# THE EXERCISE:
Everything from the line containing "On inspection, is" through the final line of the records must be transcribed verbatim; nothing else belongs in the result.

------------------------------

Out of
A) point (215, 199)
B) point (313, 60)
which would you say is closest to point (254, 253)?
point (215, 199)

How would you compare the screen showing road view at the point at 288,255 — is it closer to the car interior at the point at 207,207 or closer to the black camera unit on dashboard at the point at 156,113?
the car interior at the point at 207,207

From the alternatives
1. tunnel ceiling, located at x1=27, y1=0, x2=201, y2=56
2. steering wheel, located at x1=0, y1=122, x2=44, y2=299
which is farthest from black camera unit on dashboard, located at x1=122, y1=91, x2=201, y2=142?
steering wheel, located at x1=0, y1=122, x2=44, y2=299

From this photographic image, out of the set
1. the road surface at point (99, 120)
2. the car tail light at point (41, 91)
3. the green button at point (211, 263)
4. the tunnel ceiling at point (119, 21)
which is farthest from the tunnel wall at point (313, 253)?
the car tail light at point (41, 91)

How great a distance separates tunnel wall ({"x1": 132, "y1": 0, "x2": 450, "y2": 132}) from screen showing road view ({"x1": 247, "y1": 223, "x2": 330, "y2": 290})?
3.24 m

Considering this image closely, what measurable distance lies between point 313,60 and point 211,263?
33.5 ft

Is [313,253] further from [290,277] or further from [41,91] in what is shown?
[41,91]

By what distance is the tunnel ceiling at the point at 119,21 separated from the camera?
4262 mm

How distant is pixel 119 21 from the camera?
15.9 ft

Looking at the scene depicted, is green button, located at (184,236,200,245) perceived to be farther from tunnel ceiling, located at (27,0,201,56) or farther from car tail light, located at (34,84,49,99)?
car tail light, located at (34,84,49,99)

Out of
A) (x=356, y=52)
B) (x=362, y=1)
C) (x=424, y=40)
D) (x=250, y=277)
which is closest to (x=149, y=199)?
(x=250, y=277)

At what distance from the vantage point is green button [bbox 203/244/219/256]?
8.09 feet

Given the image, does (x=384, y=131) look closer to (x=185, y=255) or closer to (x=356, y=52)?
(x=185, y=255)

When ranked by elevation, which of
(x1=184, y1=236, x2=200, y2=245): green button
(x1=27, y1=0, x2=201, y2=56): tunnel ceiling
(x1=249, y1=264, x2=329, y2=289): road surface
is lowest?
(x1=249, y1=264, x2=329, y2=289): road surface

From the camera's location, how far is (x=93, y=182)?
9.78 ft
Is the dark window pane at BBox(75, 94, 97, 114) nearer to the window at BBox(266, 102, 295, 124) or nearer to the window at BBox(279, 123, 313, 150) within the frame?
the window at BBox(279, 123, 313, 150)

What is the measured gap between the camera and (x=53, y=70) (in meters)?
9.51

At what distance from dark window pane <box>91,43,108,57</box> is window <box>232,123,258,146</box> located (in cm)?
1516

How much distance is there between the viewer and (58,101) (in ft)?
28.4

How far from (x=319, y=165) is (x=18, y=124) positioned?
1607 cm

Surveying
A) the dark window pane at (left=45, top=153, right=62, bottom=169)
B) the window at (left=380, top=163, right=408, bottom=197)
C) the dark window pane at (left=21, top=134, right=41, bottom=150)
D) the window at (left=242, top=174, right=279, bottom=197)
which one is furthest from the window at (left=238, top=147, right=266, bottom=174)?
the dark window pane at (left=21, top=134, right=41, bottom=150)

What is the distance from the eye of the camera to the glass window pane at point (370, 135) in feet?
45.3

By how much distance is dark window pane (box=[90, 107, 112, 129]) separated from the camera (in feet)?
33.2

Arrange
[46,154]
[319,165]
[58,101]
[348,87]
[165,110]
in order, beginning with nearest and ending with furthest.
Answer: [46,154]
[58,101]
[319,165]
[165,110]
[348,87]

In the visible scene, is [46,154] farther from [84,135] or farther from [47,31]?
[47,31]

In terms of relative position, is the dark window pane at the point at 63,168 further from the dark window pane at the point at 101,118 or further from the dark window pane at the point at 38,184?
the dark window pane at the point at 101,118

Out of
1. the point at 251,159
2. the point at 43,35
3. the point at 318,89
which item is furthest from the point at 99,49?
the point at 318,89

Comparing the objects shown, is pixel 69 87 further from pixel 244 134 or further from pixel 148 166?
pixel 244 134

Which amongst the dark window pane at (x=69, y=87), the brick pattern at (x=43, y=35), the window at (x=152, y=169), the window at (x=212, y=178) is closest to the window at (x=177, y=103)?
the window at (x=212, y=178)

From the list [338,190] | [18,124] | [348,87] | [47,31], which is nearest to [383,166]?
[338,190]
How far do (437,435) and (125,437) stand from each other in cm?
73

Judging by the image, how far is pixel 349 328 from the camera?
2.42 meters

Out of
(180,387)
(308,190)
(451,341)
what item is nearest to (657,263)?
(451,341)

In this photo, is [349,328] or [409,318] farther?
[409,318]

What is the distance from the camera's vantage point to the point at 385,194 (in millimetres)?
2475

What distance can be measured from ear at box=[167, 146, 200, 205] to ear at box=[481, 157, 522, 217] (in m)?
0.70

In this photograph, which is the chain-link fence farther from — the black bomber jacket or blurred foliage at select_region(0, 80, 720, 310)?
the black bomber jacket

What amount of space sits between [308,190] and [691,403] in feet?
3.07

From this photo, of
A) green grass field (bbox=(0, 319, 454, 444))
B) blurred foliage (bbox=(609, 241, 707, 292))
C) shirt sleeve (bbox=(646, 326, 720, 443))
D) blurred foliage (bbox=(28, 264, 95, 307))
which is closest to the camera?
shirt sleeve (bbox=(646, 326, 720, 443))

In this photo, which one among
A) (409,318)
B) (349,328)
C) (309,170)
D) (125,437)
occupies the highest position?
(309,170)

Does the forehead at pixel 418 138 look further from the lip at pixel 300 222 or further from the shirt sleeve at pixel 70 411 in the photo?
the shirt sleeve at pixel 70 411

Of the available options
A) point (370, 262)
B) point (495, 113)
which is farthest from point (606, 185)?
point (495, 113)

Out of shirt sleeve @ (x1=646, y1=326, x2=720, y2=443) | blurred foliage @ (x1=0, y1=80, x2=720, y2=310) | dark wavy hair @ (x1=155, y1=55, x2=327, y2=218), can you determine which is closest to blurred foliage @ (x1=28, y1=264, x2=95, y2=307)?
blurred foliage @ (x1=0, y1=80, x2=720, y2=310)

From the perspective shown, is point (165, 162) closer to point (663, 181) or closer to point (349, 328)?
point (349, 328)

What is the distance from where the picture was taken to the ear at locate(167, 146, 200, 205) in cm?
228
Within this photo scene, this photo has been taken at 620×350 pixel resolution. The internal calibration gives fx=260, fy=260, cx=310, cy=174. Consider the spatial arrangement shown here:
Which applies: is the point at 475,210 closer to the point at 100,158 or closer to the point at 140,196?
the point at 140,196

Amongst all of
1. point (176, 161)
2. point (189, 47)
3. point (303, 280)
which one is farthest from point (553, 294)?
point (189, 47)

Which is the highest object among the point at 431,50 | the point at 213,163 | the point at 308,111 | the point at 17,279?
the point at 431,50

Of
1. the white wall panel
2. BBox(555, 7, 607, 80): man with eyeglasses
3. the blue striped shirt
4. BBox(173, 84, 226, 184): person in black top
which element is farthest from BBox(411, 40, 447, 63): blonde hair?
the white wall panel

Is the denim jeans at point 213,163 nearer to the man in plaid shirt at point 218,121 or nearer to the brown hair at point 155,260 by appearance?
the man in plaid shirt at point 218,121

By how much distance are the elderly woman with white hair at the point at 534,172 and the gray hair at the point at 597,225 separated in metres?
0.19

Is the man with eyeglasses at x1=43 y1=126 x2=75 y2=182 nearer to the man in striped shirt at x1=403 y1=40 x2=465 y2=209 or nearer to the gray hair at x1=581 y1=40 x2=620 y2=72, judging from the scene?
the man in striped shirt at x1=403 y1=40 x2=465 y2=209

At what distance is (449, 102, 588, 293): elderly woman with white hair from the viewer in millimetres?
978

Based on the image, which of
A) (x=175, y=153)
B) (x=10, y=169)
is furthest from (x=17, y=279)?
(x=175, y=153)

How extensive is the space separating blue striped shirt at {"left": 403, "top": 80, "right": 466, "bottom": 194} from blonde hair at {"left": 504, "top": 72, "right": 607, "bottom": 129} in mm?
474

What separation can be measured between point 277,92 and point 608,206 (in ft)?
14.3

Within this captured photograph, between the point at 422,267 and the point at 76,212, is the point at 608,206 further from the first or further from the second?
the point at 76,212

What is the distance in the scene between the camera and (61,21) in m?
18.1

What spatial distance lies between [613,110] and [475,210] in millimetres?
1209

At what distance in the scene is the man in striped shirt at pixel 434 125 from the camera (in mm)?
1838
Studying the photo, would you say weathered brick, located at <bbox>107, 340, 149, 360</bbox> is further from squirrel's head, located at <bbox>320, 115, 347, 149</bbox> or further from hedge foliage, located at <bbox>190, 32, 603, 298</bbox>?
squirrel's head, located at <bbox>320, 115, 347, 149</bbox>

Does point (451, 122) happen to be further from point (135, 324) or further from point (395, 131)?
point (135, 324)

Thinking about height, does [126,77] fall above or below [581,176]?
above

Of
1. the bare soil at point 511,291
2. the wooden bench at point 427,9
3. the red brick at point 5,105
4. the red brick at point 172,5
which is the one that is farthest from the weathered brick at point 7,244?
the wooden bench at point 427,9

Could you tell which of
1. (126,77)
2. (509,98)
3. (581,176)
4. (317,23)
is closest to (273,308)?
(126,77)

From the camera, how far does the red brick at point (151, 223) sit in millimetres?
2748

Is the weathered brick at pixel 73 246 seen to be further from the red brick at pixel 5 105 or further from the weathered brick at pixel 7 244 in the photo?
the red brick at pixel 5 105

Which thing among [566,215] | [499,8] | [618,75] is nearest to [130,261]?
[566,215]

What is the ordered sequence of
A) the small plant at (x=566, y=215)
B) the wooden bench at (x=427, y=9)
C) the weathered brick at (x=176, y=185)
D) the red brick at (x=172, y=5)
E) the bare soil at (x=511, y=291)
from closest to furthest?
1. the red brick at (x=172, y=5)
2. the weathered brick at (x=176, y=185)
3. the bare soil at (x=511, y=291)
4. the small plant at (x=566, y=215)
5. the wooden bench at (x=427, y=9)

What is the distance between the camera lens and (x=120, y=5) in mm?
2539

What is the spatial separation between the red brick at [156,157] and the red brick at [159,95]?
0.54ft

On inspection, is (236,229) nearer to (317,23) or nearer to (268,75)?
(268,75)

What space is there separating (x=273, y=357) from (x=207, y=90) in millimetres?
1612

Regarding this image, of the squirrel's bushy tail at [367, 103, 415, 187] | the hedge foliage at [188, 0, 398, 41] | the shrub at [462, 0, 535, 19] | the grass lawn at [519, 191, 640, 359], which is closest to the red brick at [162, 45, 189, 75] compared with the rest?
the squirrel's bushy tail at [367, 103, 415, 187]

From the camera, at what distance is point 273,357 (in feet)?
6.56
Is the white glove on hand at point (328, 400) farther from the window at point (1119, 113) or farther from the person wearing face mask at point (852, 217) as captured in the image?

------------------------------

# FULL RESPONSE:
On inspection, is (236,229) nearer to (317,23) or nearer to (268,75)?
(268,75)

What space is there separating (x=273, y=357) from (x=207, y=90) in millimetres?
1612

Regarding this image, of the squirrel's bushy tail at [367, 103, 415, 187] | the hedge foliage at [188, 0, 398, 41] | the shrub at [462, 0, 535, 19] | the grass lawn at [519, 191, 640, 359], which is closest to the red brick at [162, 45, 189, 75] compared with the rest?
the squirrel's bushy tail at [367, 103, 415, 187]

From the camera, at what distance is point 273,357 (in feet)?
6.56
Is the white glove on hand at point (328, 400) farther from the window at point (1119, 113) or farther from the person wearing face mask at point (852, 217) as captured in the image?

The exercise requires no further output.